Foner - 'Describe one similarity and one difference between the 2 waves of immigrants to New York City in terms of how they adapted to New York life.'
From what I’ve read, there doesn’t seem to be all that much difference between the old and new immigrants. I was actually surprised to see some parallels between the old immigrant story and that of my family and friends. The main similarity that I’ve noticed is the role of women in work, particularly those between adolescence and marriage. Foner says that young ladies in immigrant families of old had to work outside the home to support their families until they got married. Otherwise, it seems, the family could not get by. I don’t agree. If that were the case, what happened to the family when she got married and stopped contributing to the family income? I believe the case was actually very similar to what it is now for most of my close friends and other new immigrants. Girls who finish high school and are not married or going to college are expected to go to work. The reason is not because the family desperately needs the money. It’s for the girl to experience life for a while, at the same time helping the family obtain a few luxuries. The difference between the two waves of immigration when it comes to women in the workforce is that in the first wave women stopped working outside the home as soon as they got married. The main reason given is that a man shouldn’t have to feel the shame of needing his wife to work in order to support them. This idea isn’t completely gone from people’s minds but now most people look at it as if its nonsense. Women these days don’t necessarily work because they need to. Many work because they want to. In addition, women are no longer expected to turn over their salaries to their husbands/parents to deal with.

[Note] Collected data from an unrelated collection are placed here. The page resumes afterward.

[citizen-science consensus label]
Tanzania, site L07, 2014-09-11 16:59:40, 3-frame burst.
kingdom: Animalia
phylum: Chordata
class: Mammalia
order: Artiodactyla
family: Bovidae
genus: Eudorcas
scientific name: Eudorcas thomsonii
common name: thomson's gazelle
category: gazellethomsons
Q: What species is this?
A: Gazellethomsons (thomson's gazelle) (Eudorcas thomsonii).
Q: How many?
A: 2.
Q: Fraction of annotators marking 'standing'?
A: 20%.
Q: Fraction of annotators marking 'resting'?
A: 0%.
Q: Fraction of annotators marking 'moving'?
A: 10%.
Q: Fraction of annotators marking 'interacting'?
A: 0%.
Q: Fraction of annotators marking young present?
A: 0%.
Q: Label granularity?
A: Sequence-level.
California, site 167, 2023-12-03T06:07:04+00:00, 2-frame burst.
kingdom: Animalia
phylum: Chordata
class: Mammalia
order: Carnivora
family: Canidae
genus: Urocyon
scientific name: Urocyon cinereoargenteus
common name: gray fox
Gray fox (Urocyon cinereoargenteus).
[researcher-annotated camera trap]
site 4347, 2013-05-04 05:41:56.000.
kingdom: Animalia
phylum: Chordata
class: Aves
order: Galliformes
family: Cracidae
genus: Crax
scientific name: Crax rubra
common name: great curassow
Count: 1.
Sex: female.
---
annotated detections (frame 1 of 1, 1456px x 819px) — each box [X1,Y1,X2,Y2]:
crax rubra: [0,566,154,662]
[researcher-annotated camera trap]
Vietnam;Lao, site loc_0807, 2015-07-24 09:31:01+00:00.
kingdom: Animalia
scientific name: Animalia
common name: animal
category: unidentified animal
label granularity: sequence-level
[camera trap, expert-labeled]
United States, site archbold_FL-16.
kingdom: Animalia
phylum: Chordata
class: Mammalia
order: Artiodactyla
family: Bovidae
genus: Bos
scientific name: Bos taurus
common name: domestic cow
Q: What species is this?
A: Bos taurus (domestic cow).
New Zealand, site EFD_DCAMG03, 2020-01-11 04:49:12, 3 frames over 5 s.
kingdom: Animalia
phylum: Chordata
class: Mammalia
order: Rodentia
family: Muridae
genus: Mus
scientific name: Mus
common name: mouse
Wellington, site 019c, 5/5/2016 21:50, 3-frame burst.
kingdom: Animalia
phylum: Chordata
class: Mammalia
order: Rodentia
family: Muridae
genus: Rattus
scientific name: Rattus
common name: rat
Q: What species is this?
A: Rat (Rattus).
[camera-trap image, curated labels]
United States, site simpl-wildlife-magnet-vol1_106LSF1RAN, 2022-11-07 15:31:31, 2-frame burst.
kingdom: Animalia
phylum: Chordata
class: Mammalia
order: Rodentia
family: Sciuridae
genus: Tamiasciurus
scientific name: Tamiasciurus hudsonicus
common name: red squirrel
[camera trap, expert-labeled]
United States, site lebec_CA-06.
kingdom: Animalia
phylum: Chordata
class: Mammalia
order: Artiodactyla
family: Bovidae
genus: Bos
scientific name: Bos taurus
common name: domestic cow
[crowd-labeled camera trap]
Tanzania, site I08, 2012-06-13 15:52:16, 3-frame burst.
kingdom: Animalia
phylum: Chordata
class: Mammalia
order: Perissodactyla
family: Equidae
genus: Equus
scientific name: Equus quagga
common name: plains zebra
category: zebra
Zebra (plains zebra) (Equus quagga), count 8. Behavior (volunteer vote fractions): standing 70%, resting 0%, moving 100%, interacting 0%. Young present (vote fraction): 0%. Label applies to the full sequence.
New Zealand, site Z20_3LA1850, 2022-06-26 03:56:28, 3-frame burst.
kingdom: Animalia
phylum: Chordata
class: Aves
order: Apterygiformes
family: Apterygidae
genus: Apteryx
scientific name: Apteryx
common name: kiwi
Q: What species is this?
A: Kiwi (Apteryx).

Class - 'Discuss multiculturalism, cultural pluralism, and assimilationism. Which one most accurately depicts New York City?'
The immigrant nature of America has made their assimilation, or lack thereof, a huge issue for debate. The three philosophies that emerged from these debates were multiculturalism, cultural pluralism, and assimilationism. The two that seem to be opposites are cultural pluralism and assimilationism, with multiculturalism somewhere in between. Assimilationism is the first philosophy of what immigrants should do when adopting a new country as their own. The best picture of assimilationism is that of the Melting Pot, in which immigrants completely adopt the new country’s culture and become unrecognizable from the rest of society. Multiculturalism came next as a philosophy for immigrants to follow. It came as a negative response to Assimilationism. According to Multiculuralism, immigrants should maintain their own customs and traditions and teach their kids to do the same. Different ethnicities would be mostly separate from the whole society, and the area would be divided amongst different cultures and ethnicities, with no group adopting the culture of another to a large extent. I believe the Salad Bowl is the best picture of Multiculturalism. Cultural Pluralism is what actually seems to be happening in New York City. Each group maintains some of its culture while embracing the overall culture of America. The groups are not very separate and are willing to share their respective culture(s) with others. Members of groups are recognizable, but are very changed from what they were upon arriving in the United States. The most significant thing that all members of the United States are expected to adopt is the use of the official language, English. Here, the picture of a Stew cooking in the oven is appropriate.